Bir gecede onlarca insanın tutuklandığına dikkat çeken Saymadi, ''Onlarca insan AKP güdümlü TMY ve ÖYM sayesinde 'terör örgütü üyesi' olup çıktı ve yine aynı TMY ve ÖYM, Hrant Dink davasında ayan beyan ortada olan delillei karartarak, 'örgüt yoktur' dedi. Üstelik yarın Hrant Dink'in anma yürüyüşüne katıldığımız için 'terör örgütü üyeliği' ile yargılanamayacağımızın bir garantisi yok. Tıpkı havan topuyla öldürülen Ceylan Önkol'un anma yürüyüşüne katıldığı için 'terör örgütüne üyelik'le yargılanan Tuncay Yılmaz gibi. İşte AKP hükümetinin 'ileri demokrasi'sinin gelip dayandığı yer burasıdır'' diye konuştu.

KİM NE DEDİ?
Devrimci Karargah Örgütü Davası Avukatı Züleyha Gülüm:
Bu davada karşı karşıya kalınan durumun Hopa Davası’nda, KCK tutuklamalarında olduğu gibi savcı iddialarıdır.

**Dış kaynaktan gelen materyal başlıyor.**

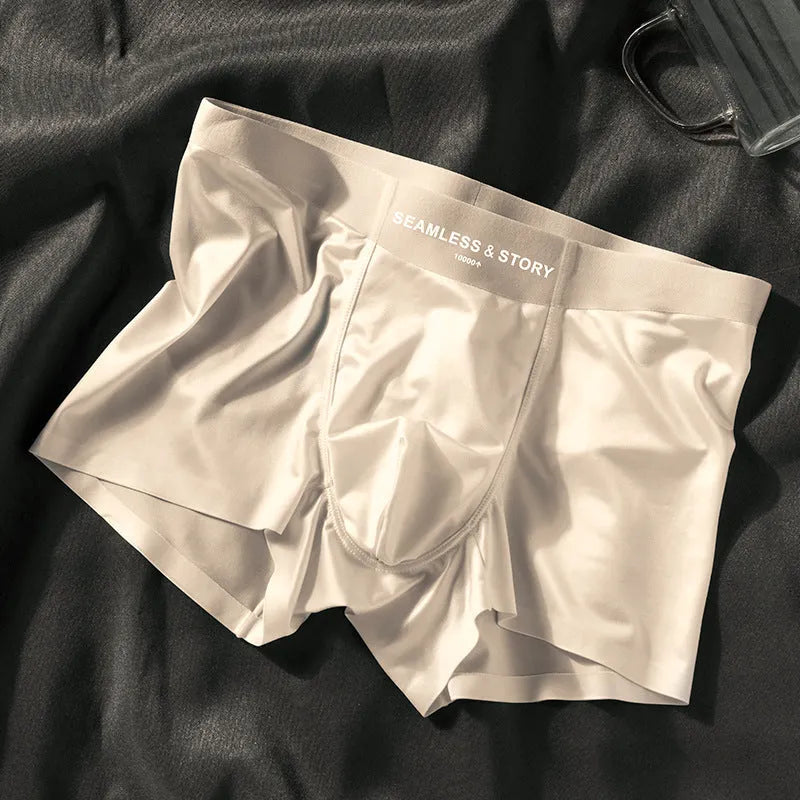 Men's ice silk underwear in mid-waist cut showing coffee, light grey, white, and blue colour options on a solid background.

Hiçbir somut delile dayandırılmaksızın insanlar cezaevlerindeler. Tutuklamaların asıl nedeni arkadaşlarımızın dışarıdaki faaliyetlerni engellemektir. İnsanlar sorguları yapılmadan, duruşmalara çıkarılmadan aylarca içeride tutuldu. AKP’nin derdi, hukuki süreç yürütmek değil, tüm muhalefeti içeride tutmakdır.

Türk Tabipleri Birliği eski Başkanı Prof. Dr. Gençay Gürsoy :
Bu mahkeme örgüt icat eden, Dink davasında olduğu gibi de apaçık bir örgütü yok eden büyücü bir mahkeme haline geldi. Yapılması gereken içerdekilere destek vermektir.

Oğuzhan Kayserilioğlu:
21 Eylül'de bizi bilinçli bir şekilde içeri aldılar. Sıkıyönetim zamanında da yargılandım, işkence gördüm. Adım adım demokratik haklar daraltılıyor. AKP iktidarı keyfi bir şekilde istediğini alıp istediğini bırakıyor. Bizler dur demedikçe, haklın inisiyatifi olmadıkça devam edecek.

İsviçre Komünist Partisi Delegesi Alexander Dietschi:

İsviçre'de olduğu gibi Türkiye'de de kapitalizmin baskısı artıyor. Uluslararası dayanışma bizim için önemlidir. Bütün siyasi tutuklu arkdaşlarımız serbest kalana kadar mücadele devam edecek. Baskılar arttıkca yanyana olmalıyız.

Emekçi Hareket Partisi Genel Başkanı Sibel Uzun:
Artık Hrant Dink'in katillerinin serbest bırakıldığını konuşuyoruz. Arkadaşlarımız 500 gündür tutuklu. Örneğin Tuncay Yılmaz bir kafede arkadaşına 'karargah' diyerek şaka yaptığı için tutuklu. Arkadaşlarımız işkencecilerle aynı kefede. 6 Şubat'ta mahkeme önünde olacağız. Susmayacağız.

Yönetmen Yusuf Çetin:
Yapılan insanlığa aykırı. Haklı taleplerimizi yüksek sesle söylediğinizde suçlusunuz. Örgütlü davranmamaız kaçınılmaz. Dışarıda da içeride de cezaevindeyiz.

Yönetmen Çayan Demirel: Hayata soldan baktığınızda her an tutuklanabilirsiniz. Bu dayanışmayı sürdüreceğim.